• **Required work**
Switch "concrete wall" to "brick wall" in the lines below and write them all out again with nothing else changed.
(begin)
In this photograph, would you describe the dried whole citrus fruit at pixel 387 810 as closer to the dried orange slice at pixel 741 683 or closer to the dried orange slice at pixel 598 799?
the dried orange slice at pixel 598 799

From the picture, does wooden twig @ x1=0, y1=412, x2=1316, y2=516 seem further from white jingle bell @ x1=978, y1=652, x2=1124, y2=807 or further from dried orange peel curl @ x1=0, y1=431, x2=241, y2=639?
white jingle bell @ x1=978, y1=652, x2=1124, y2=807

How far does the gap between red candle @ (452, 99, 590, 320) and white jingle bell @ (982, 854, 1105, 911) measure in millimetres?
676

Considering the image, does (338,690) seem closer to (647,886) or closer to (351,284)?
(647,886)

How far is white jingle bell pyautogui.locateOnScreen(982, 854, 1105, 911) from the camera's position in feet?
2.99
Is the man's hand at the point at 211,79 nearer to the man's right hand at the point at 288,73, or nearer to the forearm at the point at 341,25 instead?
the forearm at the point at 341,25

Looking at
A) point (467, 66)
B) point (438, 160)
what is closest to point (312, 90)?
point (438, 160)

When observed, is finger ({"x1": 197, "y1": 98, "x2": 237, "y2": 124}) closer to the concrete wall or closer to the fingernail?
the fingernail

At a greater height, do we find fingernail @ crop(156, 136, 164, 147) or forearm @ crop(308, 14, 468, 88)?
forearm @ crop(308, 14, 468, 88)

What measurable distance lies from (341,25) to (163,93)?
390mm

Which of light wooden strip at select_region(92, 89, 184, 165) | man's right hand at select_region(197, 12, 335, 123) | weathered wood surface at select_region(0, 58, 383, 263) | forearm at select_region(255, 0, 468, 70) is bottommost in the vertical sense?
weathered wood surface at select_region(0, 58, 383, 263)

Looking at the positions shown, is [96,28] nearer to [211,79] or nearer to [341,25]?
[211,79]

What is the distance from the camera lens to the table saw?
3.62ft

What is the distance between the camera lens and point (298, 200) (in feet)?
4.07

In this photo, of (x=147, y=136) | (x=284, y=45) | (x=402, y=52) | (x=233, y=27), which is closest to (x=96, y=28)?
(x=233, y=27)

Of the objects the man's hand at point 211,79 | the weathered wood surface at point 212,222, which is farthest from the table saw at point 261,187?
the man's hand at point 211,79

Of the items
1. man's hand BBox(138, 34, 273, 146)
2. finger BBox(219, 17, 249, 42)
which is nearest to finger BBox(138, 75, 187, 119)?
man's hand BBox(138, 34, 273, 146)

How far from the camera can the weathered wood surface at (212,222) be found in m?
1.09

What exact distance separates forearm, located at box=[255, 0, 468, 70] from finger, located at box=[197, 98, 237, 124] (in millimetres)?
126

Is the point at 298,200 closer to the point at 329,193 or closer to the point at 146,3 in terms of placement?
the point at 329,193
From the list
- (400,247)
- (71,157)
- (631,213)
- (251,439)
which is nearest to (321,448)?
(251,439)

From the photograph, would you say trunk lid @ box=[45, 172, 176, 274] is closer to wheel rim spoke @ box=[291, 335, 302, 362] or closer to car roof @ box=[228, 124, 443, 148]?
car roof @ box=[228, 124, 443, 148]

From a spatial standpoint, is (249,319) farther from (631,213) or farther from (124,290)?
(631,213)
(end)
• **The reply**
In this photograph, would you describe the dried whole citrus fruit at pixel 387 810 as closer to the dried orange slice at pixel 741 683 or closer to the dried orange slice at pixel 598 799?
the dried orange slice at pixel 598 799

From the picture, does wooden twig @ x1=0, y1=412, x2=1316, y2=516 seem further from white jingle bell @ x1=978, y1=652, x2=1124, y2=807 or further from dried orange peel curl @ x1=0, y1=431, x2=241, y2=639?
white jingle bell @ x1=978, y1=652, x2=1124, y2=807

How far does the gap between red candle @ (452, 99, 590, 320) and white jingle bell @ (982, 854, 1105, 911) measure in millimetres?
676

Considering the image, does (338,690) seem closer to (647,886) or closer to (351,284)?
(647,886)

How far is white jingle bell pyautogui.locateOnScreen(982, 854, 1105, 911) from the camera's position in feet?
2.99
Is the man's hand at the point at 211,79 nearer to the man's right hand at the point at 288,73, or nearer to the forearm at the point at 341,25 instead?
the forearm at the point at 341,25

Looking at
A) point (467, 66)
B) point (438, 160)
what is closest to point (312, 90)?
point (438, 160)

When observed, is finger ({"x1": 197, "y1": 98, "x2": 237, "y2": 124}) closer to the brick wall or closer to the fingernail?
the fingernail

At a greater height, do we find fingernail @ crop(156, 136, 164, 147) or forearm @ crop(308, 14, 468, 88)?
forearm @ crop(308, 14, 468, 88)

What measurable distance lies from (341,25) to (163,93)?
390mm

Which of light wooden strip at select_region(92, 89, 184, 165) | man's right hand at select_region(197, 12, 335, 123) | weathered wood surface at select_region(0, 58, 383, 263) | forearm at select_region(255, 0, 468, 70) is bottommost in the vertical sense?
weathered wood surface at select_region(0, 58, 383, 263)

Looking at the positions shown, is [96,28] nearer to [211,79] or nearer to [341,25]?
[211,79]

What is the distance from the camera lens to the table saw?
3.62ft

What is the distance between the camera lens and point (298, 200) (in feet)?
4.07

In this photo, of (x=147, y=136) | (x=284, y=45) | (x=402, y=52) | (x=233, y=27), which is closest to (x=96, y=28)?
(x=233, y=27)

Of the objects the man's hand at point 211,79 | the weathered wood surface at point 212,222, which is farthest from the table saw at point 261,187?
the man's hand at point 211,79

Of the items
1. man's hand BBox(138, 34, 273, 146)
2. finger BBox(219, 17, 249, 42)
which is nearest to finger BBox(138, 75, 187, 119)?
man's hand BBox(138, 34, 273, 146)

How far from the camera can the weathered wood surface at (212,222) be found in m?
1.09

What exact distance separates forearm, located at box=[255, 0, 468, 70] from finger, located at box=[197, 98, 237, 124] (in millimetres)?
126

Is the point at 298,200 closer to the point at 329,193 or closer to the point at 146,3 in terms of placement?
the point at 329,193
From the list
- (400,247)
- (71,157)
- (631,213)
- (251,439)
which is nearest to (321,448)?
(251,439)

From the photograph, would you say trunk lid @ box=[45, 172, 176, 274] is closer to wheel rim spoke @ box=[291, 335, 302, 362] or closer to car roof @ box=[228, 124, 443, 148]?
car roof @ box=[228, 124, 443, 148]

From a spatial standpoint, is (249,319) farther from (631,213) or farther from (124,290)?
(631,213)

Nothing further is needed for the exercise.